Через несколько дней Хрущев со своей семьей перебрался в общежитие академии, где ему была предоставлена двухкомнатная квартира: одну комнату он занял сам с женой и маленькой дочкой, другую – старшие дети и няня. Стипендию положили приличную, в столовой при академии блюда хотя и не слишком разнообразны, зато дешевы. А на вынос в собственных судках, так еще и со скидкой. Так что все устроилось наилучшим образом, а в себе Хрущев был уверен.

И первое время он с головой ушел в учебу, догоняя более образованных сокурсников. Однако жизнь в стране била ключом – и это мягко сказано: она била фонтаном, гейзером, извержением вулканов. Как раз к тому времени достигла своего апогея борьба с «правым уклоном», который возглавляли Бухарин, Рыков, Томский, Угланов и прочие.

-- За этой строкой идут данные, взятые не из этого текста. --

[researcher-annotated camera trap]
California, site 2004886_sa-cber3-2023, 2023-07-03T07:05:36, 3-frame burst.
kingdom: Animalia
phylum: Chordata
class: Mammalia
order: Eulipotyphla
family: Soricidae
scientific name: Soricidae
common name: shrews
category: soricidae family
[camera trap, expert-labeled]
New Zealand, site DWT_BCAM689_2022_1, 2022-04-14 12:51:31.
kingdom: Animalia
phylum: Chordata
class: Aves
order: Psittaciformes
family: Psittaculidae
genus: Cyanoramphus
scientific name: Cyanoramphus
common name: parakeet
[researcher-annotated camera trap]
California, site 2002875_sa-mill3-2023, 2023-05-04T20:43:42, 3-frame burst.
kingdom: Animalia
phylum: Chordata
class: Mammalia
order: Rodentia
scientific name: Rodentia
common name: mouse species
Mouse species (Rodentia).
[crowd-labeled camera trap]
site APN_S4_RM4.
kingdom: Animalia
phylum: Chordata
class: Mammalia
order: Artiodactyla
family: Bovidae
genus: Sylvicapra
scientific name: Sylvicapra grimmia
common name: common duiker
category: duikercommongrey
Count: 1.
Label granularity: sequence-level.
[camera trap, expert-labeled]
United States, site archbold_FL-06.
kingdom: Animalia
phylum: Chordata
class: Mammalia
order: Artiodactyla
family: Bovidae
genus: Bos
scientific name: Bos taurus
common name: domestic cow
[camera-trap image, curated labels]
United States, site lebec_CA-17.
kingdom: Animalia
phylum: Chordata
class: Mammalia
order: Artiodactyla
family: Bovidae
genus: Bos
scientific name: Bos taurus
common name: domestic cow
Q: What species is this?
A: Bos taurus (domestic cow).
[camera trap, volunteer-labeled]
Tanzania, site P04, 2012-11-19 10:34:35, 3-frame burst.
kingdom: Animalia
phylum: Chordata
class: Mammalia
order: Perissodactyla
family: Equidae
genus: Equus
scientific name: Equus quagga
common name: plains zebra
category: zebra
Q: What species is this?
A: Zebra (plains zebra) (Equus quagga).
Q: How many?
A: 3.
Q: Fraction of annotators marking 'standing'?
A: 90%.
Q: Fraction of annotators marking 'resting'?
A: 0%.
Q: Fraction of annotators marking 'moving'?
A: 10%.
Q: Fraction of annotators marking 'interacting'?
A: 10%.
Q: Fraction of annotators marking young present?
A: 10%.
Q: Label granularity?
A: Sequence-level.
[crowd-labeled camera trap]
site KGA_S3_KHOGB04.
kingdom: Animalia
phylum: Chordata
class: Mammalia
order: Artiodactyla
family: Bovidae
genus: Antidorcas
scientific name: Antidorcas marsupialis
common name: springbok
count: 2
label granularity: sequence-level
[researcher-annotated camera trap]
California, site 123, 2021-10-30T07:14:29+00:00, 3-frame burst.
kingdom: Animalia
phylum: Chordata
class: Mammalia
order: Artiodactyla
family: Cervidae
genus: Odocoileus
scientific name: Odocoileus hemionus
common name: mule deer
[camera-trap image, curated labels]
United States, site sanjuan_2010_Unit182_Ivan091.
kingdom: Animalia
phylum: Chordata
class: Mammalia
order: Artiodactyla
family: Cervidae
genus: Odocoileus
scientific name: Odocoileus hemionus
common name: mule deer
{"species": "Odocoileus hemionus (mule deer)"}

А у Хрущева уже имелся печальный опыт, приобретенный все в той же Юзовке… э-э… никак не привыкнешь… в Сталино: там он по молодости лет и неопытности ввязался в политическую борьбу на стороне Троцкого – и проиграл вместе с ним. Наука пошла на пользу. После этого Хрущев стал осторожнее в выборе направления и вождя, его возглавляющего, – и угадал, выбрав середину, на которой стоял Сталин.

Но все это было не в Москве: и люди там другие, и условия, и сам Хрущев там кое-что значил. А здесь все надо начинать сначала. Ему бы погрузиться в учебу по самую маковку, поскольку именно для этого и приехал в Москву, но он вскоре понял, что на одной зубрежке математики, политэкономии и прочих наук далеко не уедешь, а победители в этой борьбе потом спросят: «А где ты был в то время, когда мы грудью и так далее?» И что бы он им ответил? То-то и оно. К тому же стоять в стороне Хрущев не мог и по своему беспокойному характеру: он был из тех, кого называют «каждой дырке затычкой».

Однако в драку он ввязался не сразу. Поначалу прислушивался и присматривался, кто в академии за кого. Получалось, что подавляющее большинство – за Бухарина, то есть за «правых». Остальных заметно почти не было. Ну, вякнет кто-нибудь против, так ему тут же глотку и заткнут. Впрочем, «правые», «левые» – это все от лукавого. Сегодня одних величают так, завтра эдак. А тут как раз близится съезд партии, и важно не то, как кто называется, а кто на этом съезде возьмет верх. Отсюда и грызня, разворачивающаяся по стране все яростнее и громче. И только в академии с «правыми» бороться и грызться почти некому: носит она имя Сталина, а в роли первого вождя здесь выступает Бухарин.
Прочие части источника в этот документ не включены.